The company will remain closed until November 19, according to an agreement between Ameridose and Massachusetts regulators, a copy of which was obtained by Reuters.
Ameridose has the same owners as the New England Compounding Center (NECC), which distributed a tainted steroid used for back pain that has killed 28 people in the meningitis outbreak. On Thursday, the U.S. Centers for Disease Control and Prevention said the toll was revised down from 29 deaths.
Separately, Massachusetts regulators said they had approved emergency regulations to strengthen the oversight of so-called compounding pharmacies such as NECC.
Two days ago, Ameridose issued a voluntary recall of all its products following a U.S. Food and Drug Administration directive to improve its sterility testing process.
Westborough, Massachusetts-based Ameridose closed on October 10. It said on Wednesday that it had not received any reports of adverse reactions to the drugs it is recalling.
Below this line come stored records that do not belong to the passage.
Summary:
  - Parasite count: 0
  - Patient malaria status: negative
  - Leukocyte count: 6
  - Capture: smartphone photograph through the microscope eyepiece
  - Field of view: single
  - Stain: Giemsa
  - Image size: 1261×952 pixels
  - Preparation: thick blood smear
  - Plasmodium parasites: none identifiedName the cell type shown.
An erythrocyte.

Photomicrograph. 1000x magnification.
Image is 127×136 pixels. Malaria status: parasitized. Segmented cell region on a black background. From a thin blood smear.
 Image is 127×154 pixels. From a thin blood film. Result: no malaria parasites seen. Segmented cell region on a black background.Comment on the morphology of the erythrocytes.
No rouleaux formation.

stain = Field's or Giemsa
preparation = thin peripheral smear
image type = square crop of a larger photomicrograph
NECC’s injectable steroids turned out to be contaminated with fungus and as of Thursday, were blamed for 377 cases of fungal meningitis.
The FDA has said it is in contact with other manufacturers about filling the supply gap left by the shutdown of Ameridose, which makes and ships sterile injectable drugs.
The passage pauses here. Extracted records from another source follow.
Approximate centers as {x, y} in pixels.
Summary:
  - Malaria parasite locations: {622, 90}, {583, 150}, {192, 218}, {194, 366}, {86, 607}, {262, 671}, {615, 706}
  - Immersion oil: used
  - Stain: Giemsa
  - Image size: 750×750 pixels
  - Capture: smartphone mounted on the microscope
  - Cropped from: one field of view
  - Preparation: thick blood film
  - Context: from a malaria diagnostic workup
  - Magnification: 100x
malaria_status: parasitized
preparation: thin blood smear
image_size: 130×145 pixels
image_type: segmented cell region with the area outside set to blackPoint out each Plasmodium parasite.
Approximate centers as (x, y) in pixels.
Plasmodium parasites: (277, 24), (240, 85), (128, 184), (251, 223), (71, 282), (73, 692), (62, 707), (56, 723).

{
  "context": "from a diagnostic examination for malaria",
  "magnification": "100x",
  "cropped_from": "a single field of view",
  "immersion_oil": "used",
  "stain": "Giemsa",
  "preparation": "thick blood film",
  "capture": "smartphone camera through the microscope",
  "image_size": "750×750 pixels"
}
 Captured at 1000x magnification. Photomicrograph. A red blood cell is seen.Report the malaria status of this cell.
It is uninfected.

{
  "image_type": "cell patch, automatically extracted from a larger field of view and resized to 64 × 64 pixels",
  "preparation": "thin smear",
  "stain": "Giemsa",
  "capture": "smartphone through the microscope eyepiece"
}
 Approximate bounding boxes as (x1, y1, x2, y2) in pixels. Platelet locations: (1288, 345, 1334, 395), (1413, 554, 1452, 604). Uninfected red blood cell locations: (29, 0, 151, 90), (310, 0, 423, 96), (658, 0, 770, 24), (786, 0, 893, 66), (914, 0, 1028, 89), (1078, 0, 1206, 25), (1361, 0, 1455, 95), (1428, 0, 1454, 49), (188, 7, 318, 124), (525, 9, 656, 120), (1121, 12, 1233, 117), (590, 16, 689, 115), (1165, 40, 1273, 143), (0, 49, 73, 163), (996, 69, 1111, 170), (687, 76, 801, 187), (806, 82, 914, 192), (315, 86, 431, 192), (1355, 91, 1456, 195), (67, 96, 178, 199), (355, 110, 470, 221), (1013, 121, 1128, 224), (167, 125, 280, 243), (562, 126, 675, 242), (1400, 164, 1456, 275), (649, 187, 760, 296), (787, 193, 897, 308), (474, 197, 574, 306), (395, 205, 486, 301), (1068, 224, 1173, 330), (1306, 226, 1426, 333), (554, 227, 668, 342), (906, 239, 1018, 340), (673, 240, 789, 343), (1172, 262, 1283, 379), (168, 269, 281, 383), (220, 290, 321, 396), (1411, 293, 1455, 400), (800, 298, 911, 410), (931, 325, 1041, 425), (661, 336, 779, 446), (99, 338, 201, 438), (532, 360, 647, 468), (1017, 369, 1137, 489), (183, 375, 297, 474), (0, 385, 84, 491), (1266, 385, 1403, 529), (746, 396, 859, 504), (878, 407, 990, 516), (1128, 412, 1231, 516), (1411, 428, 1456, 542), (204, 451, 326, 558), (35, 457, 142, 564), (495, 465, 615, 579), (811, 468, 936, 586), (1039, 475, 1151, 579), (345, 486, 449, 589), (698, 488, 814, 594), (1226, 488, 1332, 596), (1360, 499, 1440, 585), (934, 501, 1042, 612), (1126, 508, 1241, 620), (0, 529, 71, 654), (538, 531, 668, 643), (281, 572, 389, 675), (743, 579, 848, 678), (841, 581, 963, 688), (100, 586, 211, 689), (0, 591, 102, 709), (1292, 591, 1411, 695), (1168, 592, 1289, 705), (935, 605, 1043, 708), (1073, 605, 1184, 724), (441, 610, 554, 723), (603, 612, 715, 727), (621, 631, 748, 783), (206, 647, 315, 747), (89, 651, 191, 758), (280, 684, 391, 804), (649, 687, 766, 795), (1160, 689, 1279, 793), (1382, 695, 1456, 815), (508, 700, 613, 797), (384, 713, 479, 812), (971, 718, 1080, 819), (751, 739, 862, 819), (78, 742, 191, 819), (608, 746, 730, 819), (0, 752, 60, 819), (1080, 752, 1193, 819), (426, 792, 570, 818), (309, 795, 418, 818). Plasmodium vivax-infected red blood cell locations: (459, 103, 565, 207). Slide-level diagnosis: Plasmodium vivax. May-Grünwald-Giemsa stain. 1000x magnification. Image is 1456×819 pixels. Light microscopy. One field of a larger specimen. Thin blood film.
In a blog post on Friday, FDA Commissioner Dr. Margaret Hamburg said the agency has identified a number of Ameridose products, including drugs used during surgery and to treat conditions that include congestive heart failure, that were on the current drug shortages list before the recall.
“We also know that the supply of other drugs may be affected by the Ameridose recall,” she said. “FDA is doing everything we can to minimize the impact this recall may have on current drug shortages, and to prevent other shortages from occurring.”
James DeVita, president of the Massachusetts Board of Registration in Pharmacy, said that new regulations adopted by the body would help “fill the grey area” between state and federal oversight for compounding pharmacies.
The changes include giving the state board, for the first time, the ability to track the volume and distribution of compounded products.
“This action will assist the Board in determining whether compounding pharmacies are operating in a traditional and necessary role rather than in a manner analogous to that of a manufacturing facility,” DeVita said.